Unbiased Filtering Of Accidental Clicks in Verizon Media Native Advertising

Verizon Media (VZM) native advertising is one of VZM largest and fastest growing businesses, reaching a run-rate of several hundred million USDs in the past year. Driving the VZM native models that are used to predict event probabilities, such as click and conversion probabilities, is OFFSET - a feature enhanced collaborative-filtering based event-prediction algorithm. In this work we focus on the challenge of predicting click-through rates (CTR) when we are aware that some of the clicks have short dwell-time and are defined as accidental clicks. An accidental click implies little affinity between the user and the ad, so predicting that similar users will click on the ad is inaccurate. Therefore, it may be beneficial to remove clicks with dwell-time lower than a predefined threshold from the training set. However, we cannot ignore these positive events, as filtering these will cause the model to under predict. Previous approaches have tried to apply filtering and then adding corrective biases to the CTR predictions, but did not yield revenue lifts and therefore were not adopted. In this work, we present a new approach where the positive weight of the accidental clicks is distributed among all of the negative events (skips), based on their likelihood of causing accidental clicks, as predicted by an auxiliary model. These likelihoods are taken as the correct labels of the negative events, shifting our training from using only binary labels and adopting a binary cross-entropy loss function in our training process. After showing offline performance improvements, the modified model was tested online serving VZM native users, and provided 1.18% revenue lift over the production model which is agnostic to accidental clicks.
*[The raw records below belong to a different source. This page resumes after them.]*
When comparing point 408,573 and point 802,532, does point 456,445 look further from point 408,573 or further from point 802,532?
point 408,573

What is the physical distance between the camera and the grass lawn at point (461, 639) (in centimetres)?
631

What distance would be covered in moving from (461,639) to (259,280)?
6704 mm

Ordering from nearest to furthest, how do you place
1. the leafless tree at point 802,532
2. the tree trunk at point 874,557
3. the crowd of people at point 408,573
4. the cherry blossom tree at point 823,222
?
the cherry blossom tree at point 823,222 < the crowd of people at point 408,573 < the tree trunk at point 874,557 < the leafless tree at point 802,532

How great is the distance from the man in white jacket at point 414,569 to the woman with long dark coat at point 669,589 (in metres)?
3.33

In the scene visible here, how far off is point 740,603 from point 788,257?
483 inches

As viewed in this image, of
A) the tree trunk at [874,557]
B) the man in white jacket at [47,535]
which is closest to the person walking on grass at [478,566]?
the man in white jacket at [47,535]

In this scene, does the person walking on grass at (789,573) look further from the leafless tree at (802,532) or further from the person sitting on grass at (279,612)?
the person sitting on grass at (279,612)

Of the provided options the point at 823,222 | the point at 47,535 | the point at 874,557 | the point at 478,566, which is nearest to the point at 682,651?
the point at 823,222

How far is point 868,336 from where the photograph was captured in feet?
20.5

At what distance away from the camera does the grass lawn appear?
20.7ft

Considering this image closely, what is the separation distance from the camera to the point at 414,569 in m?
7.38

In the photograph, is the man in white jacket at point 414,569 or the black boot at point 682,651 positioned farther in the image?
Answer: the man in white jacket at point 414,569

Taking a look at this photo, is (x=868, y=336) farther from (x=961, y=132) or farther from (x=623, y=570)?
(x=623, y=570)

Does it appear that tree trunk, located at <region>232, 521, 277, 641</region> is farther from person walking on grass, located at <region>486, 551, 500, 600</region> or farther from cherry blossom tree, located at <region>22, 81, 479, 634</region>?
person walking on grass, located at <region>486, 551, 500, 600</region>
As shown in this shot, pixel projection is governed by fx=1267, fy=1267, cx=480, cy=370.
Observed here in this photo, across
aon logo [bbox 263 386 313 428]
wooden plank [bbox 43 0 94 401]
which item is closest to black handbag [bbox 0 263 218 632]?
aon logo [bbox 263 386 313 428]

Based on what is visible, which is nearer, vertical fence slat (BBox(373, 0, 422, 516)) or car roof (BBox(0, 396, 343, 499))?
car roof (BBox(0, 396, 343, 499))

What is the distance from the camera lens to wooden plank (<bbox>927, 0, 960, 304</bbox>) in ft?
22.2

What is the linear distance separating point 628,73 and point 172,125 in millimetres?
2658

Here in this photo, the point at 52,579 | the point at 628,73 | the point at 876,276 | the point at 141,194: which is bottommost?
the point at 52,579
翻译：Verizon Media（VZM）原生广告是VZM规模最大且增长最快的业务之一，在过去一年中已达到数亿美元的年化收入。驱动VZM原生模型（用于预测点击概率和转化概率等事件概率）的核心算法是OFFSET——一种基于特征增强的协同过滤事件预测算法。本文聚焦于点击率（CTR）预测的挑战，特别是当部分点击具有短停留时间且被定义为意外点击的情况。意外点击意味着用户与广告之间的关联度极低，因此预测相似用户会点击该广告是不准确的。基于此，从训练集中移除停留时间低于预设阈值的点击可能是有益的。然而，我们无法完全忽略这些正事件，因为过滤它们会导致模型预测不足。以往的方法尝试应用过滤后对CTR预测添加校正偏差，但未能带来收入提升，因此未被采用。本文提出了一种新方法，将意外点击的正向权重分布到所有负事件（跳过）中，权重由辅助模型预测的意外点击可能性决定。这些可能性被用作负事件的校正标签，使我们的训练从仅使用二元标签转变为在训练过程中采用二元交叉熵损失函数。在展示离线性能提升后，修改后的模型在服务于VZM原生用户的在线环境中进行了测试，相较于忽略意外点击的生产模型，收入提升了1.18%。